Há uns anos eu tinha um certa implicância com Yamandu. Eu achava que o menino virtuose estava além de uma economia no toque e ficava sempre comparando-o (injustamente) a outros violonistas, como, por exemplo, Raphael Rabello e Baden. E, nessa comparação, notava, ou melhor, não notava um elemento nele, de brilho, pelo qual me parecia que às vezes passava batido, o Yamandu.
Lembro que na última vez que Paco de Lucia andou em Porto Alegre coincidiu com uma apresentação de Yamandu e deram um jeito de que o andaluz fosse observar o prodigioso guri de Passo Fundo. Isso foi em 2013, um ano antes de sua morte e Paco foi pessoalmente aos camarins para cumprimentar Yamandu. Teria dito lá, de acordo com registros, que estava diante de “algo completamente diferente, original”.
Era Paco de Lucia elogiando e eu, Lucio Carvalho, com as minhas ressalvas sem pé nem cabimento.

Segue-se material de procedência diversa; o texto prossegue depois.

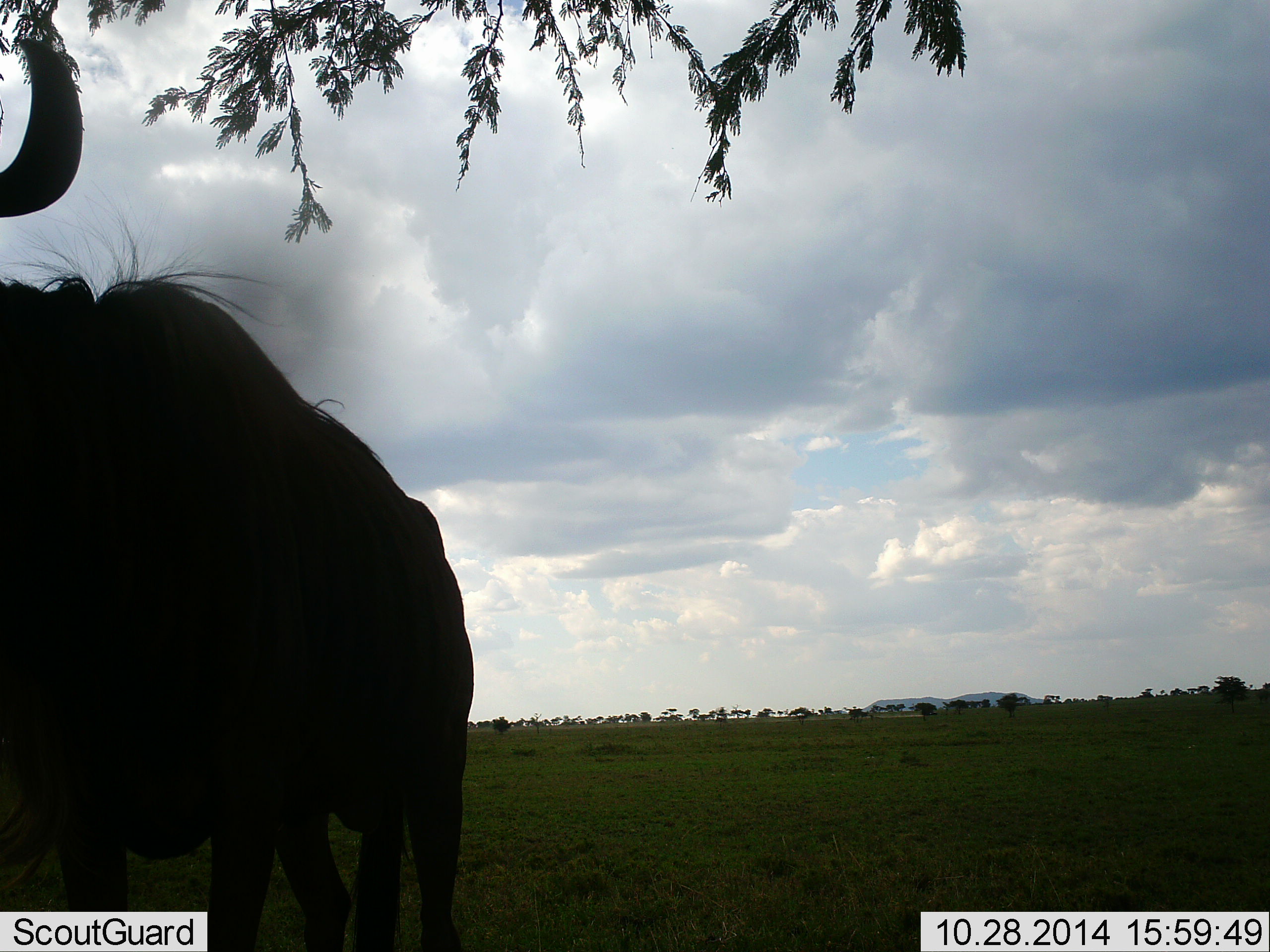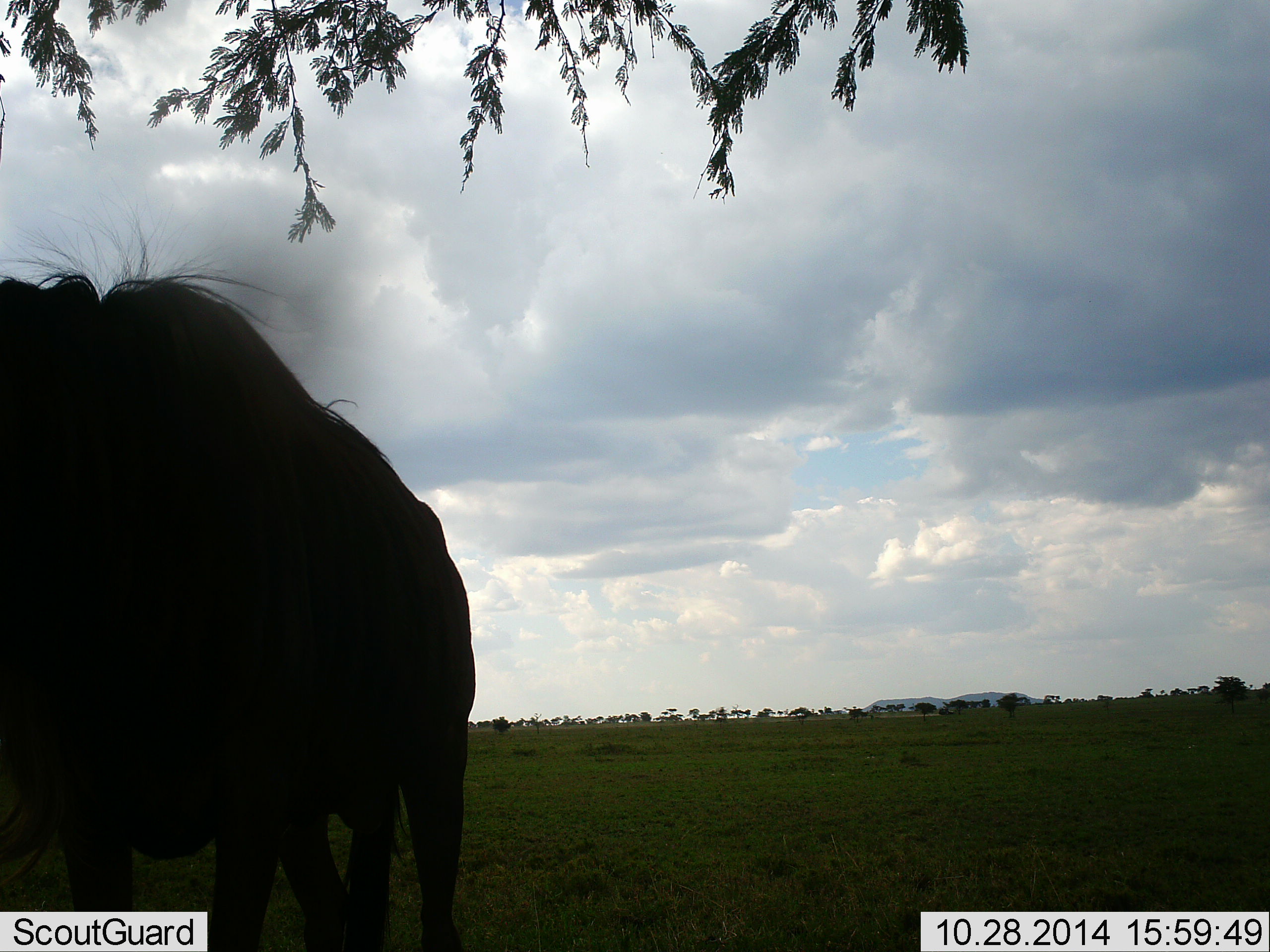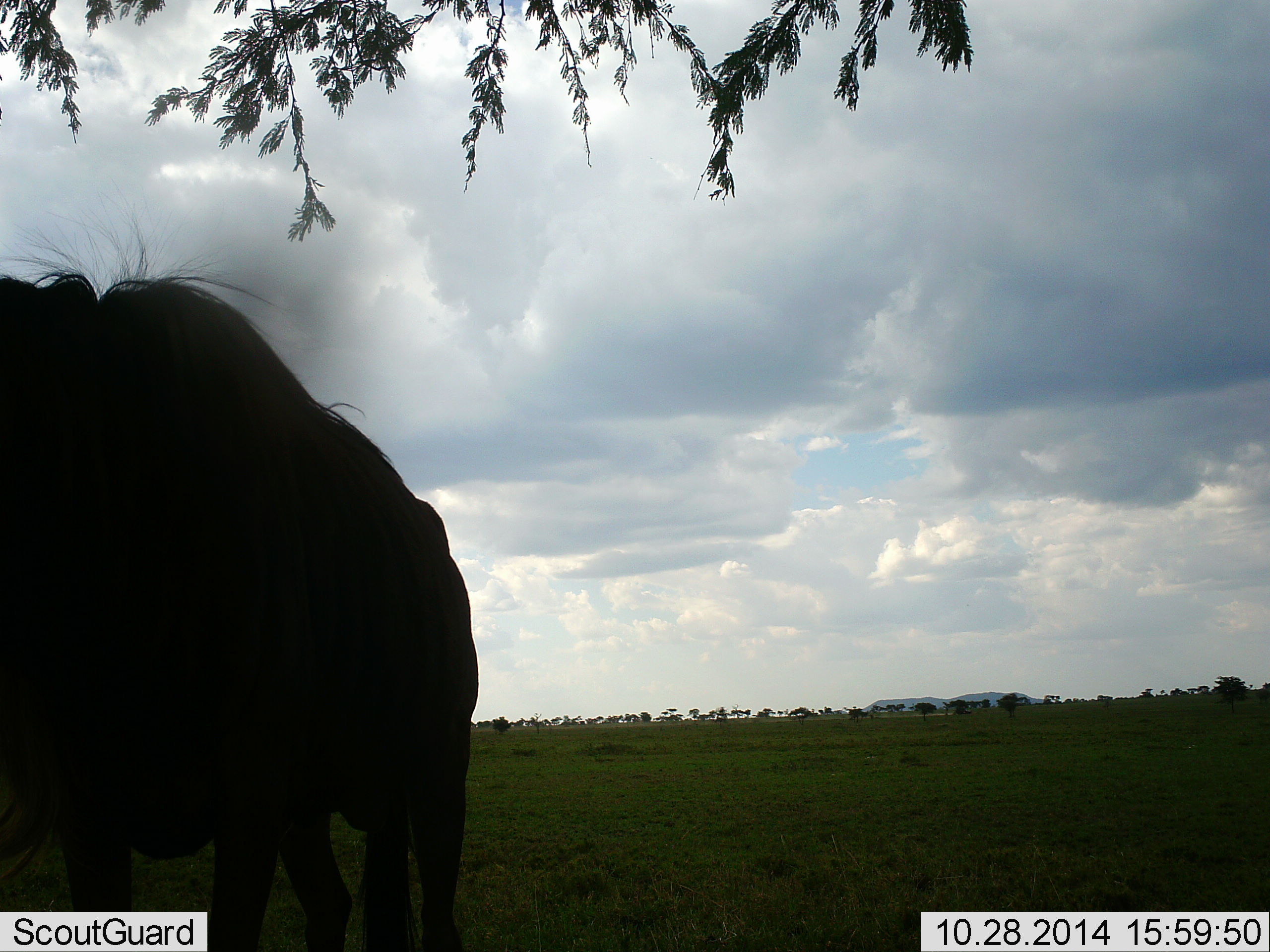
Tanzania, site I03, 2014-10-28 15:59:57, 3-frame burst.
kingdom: Animalia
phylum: Chordata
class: Mammalia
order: Artiodactyla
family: Bovidae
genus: Connochaetes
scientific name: Connochaetes taurinus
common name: blue wildebeest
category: wildebeest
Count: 1.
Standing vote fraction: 83%.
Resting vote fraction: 0%.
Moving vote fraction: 8%.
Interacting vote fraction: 0%.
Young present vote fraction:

Pois é. De vez em quando, não adianta que mesmo uma autoridade incontestável edite uma lei, se a lei não cala.. Ora, Paco de Lucia..
Mas uma coisa que eu nunca tive dificuldade é de dar o braço a torcer. Ao invés de me aferrar na pretensão da certeza, eu cedo basta que seja convencido pelos outros ou, ainda mais usual, convença a mim mesmo de que não estava certo ou de que decaíram as minhas ressalvas. É das poucas coisas que me orgulho em mim mesmo, aliás, essa capacidade, mesmo que as outros pareça “incoerência” ou “capitulação”.

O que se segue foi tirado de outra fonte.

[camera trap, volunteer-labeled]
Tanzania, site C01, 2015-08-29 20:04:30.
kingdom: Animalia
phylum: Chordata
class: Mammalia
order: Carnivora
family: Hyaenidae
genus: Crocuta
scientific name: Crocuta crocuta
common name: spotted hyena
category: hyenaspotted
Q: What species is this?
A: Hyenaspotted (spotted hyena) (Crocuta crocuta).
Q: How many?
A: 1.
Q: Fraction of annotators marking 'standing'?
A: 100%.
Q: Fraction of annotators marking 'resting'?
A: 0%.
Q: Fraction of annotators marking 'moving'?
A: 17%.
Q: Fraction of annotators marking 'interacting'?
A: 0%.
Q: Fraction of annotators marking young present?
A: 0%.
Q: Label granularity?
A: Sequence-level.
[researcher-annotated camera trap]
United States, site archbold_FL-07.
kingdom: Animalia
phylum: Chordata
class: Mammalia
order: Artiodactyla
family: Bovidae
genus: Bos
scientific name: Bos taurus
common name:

Nesse vídeo abaixo eu acho que entendi o que impressionou Paco ao conhecer Yamandu. Não é pelo que eu achava que ele deveria ter, mas pelo que ele tinha de melhor. No caso de Yamandu, o vigor do ataque da mão direita treinado na música do sul, menos doce e delicada que a do norte, sem dúvida, mas que responde por certo sotaque aos dedos, se é que isso existe. Acho que existe..
Logo no começo do vídeo, se pode ver que Yamandu não apenas aprendeu a silenciar e cadenciar sua potência pelo choro, por incorporar traços da tradição do violão brasileiro ao seu ritmo desembestado, mas ali por volta dos 43 minutos do vídeo é possível ver Yamandu executando uma chacarera, ritmo do norte argentino, e deixando ver que às vezes a delicadeza pode muito bem ser expressa de muitas formas, e que sua platinidade, por outro lado, é o que lhe diferencia em essência e característica.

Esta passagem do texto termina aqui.